Every so often, the argument comes up that self-published books shouldn’t be considered authentic, or that self-published authors aren’t serious about their craft. We have worked with many self-published authors, and here are some reasons why we support them:
Many indie authors have their books put together professionally: A lot of self-published authors invest their time and money to hire a book designer, website designer, copy editor, proofreader, and others, to create a book that is perfect for them and of high quality. All of the authors that we have promoted have had their books professionally edited and designed.
Self-publishing is the route that worked best for them.

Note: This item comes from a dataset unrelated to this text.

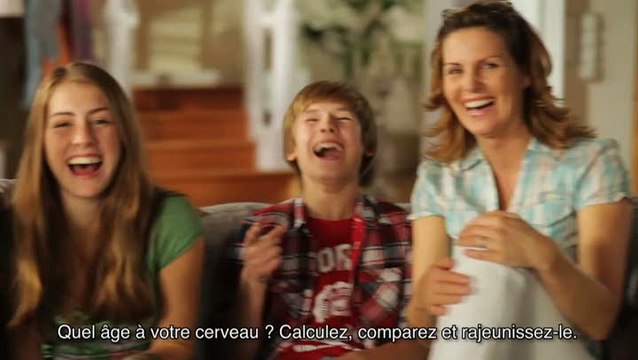 Entraînement Cérébral et Physique du Dr. Kawashima : Publicité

There are many examples of authors who self-published before their books were published traditionally, like E.L. James and Lisa Geneva, who wrote in a 2008 blog post:
“Before I self-published my first novel, STILL ALICE, last summer, I tried going the traditional route. I spent a year querying literary agents. But no one wanted my book. I was sitting in a holding pattern with a completed novel and no one reading it, waiting to find out if STILL ALICE was ‘good enough,’ waiting to find out if I was a ‘real writer,’ unable to give myself permission to write the next book.”
After self-publishing, Still Alice went on to get published by Simon & Schuster and was turned into an Academy Award-nominated movie starring Julianne Moore. Who is to say that self-publishing a book won’t eventually lead to bigger things…like an Oscar winner?

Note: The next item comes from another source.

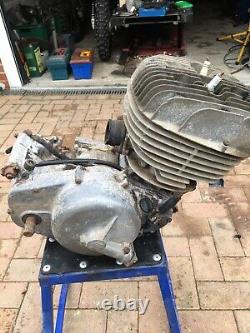 Moteur Suzuki Ts 400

They are serious about what they are doing. There are many people out there who are great writers who don’t have a publishing deal. Many of those people have very likely crafted their books for years, were involved in writing workshops or groups, or enrolled in MFA creative writing programs. Many of these people have been rejected, and self-publishing is a resource they have available to put their work out there. We have worked with many authors who spent years writing their novels, memoirs, or self-help books, and these books are self-published, well-written, well-edited, and well-designed.

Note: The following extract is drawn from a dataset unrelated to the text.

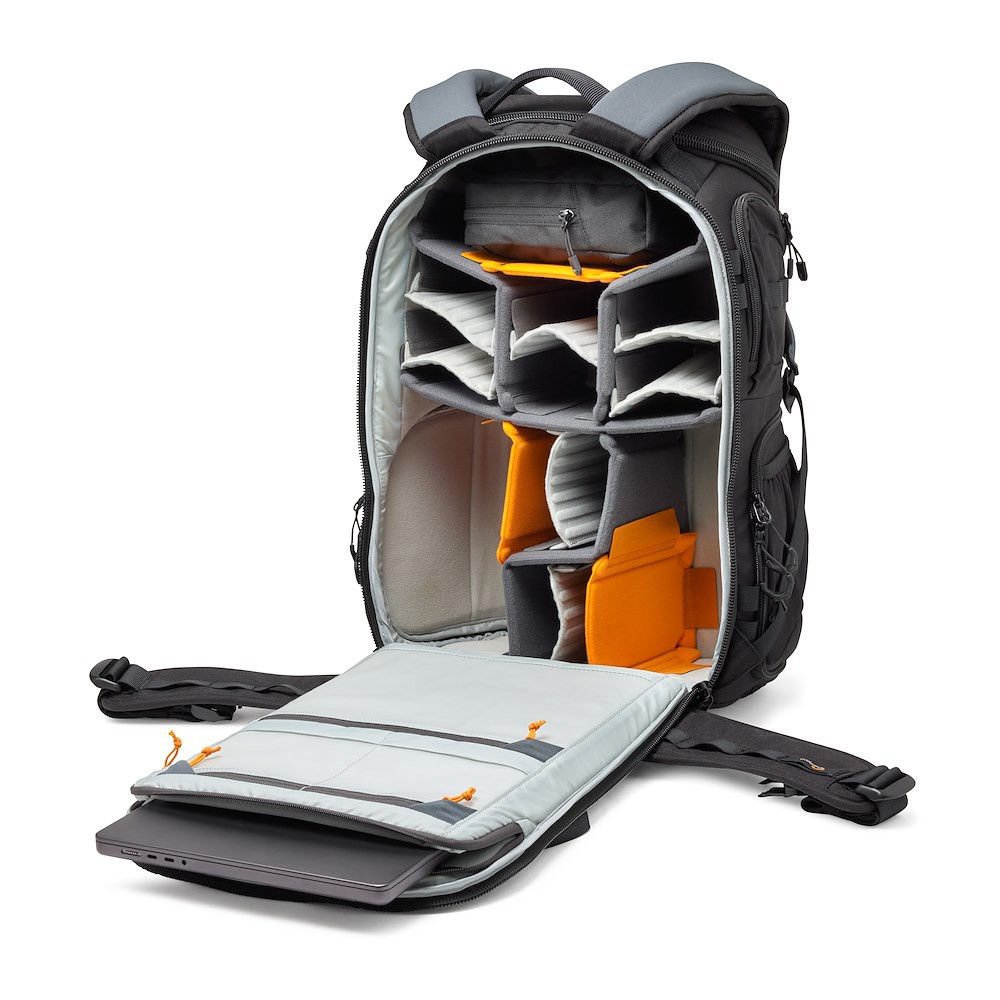 Lowepro Protactic BP 450 AW III Sırt Çantası Siyah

In fact, some may have had a traditional publishing deal that fell through for a number of reasons. Several authors we have worked with were going the traditional publishing route until something happened: an imprint got shut down, an editor passed away, or the author disagreed with what a publisher wanted to do with a storyline.
Self-publishing was a thing before it was a thing. Authors like Benjamin Franklin, Jane Austen, and Walt Whitman had at some point self-published their novels, according to this Poets & Writers article. In the tradition of literature, self-publishing has been a route people have taken for hundreds of years – but with Amazon, print-on-demand, and other resources, it’s had a bigger boon than ever.
Whether you are a traditional or self-published author, writing is hard work. It’s also an art, and it’s up to the author to ultimately decide which way they’d like to display that art.
If you are a writer who has taken or is considering the self-publishing route, do not be discouraged by negative comments. Continue writing, honing your craft, editing your work, and proudly displaying your art—because you wrote a book, and that in itself is a feat!